2. Improved energy efficiency

All new properties would need to achieve Band C energy performance certificates by 2026. There was a plan to have a cap of 10,000 pounds for upgrade costs, but at present, there are no updates on this.

3. Green mortgages are trending

Green mortgages for energy-efficient properties are trending. It is a niche market that is going to increase thanks to cheaper rates for property investors. Banks are also willing to offer loans with lesser rates for such properties.

4. Tax changes

31st January is the deadline for the self-assessment tax form 2020-21. While filing the returns, landlords can only offset 20% of the payment for mortgage interest. Earlier, landlords had 30 days to report and pay the capital gains tax bill after selling a to-let property. Now the time is increased to 60 days.

5. Pet-friendly is in

A problem tenants faced was landlords who refused to entertain pets. If you are a landlord, you must know that the Model tenancy agreement makes it impossible to ban tenants with pets without cause. For example, if your property is too small to have a pet, then you can deny, else, you need to entertain tenants with pets.

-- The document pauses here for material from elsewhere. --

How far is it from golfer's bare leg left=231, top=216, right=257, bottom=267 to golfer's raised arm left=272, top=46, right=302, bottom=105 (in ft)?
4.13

6. Short-term lets are not so easy

In Scotland, short-term lets through the likes of Airbnb are no longer going to be easy. Licensing would be required. Once the licensing schemes are drawn out, landlords need to apply for licensing to avail of short-term lets.

7. Carbon monoxide norms

When homes use fires for heating or gas boilers, there is the risk of carbon monoxide leakage. To alleviate this risk, there are now new rules in place. Carbon monoxide alarms are now compulsorily required whenever a new appliance is installed.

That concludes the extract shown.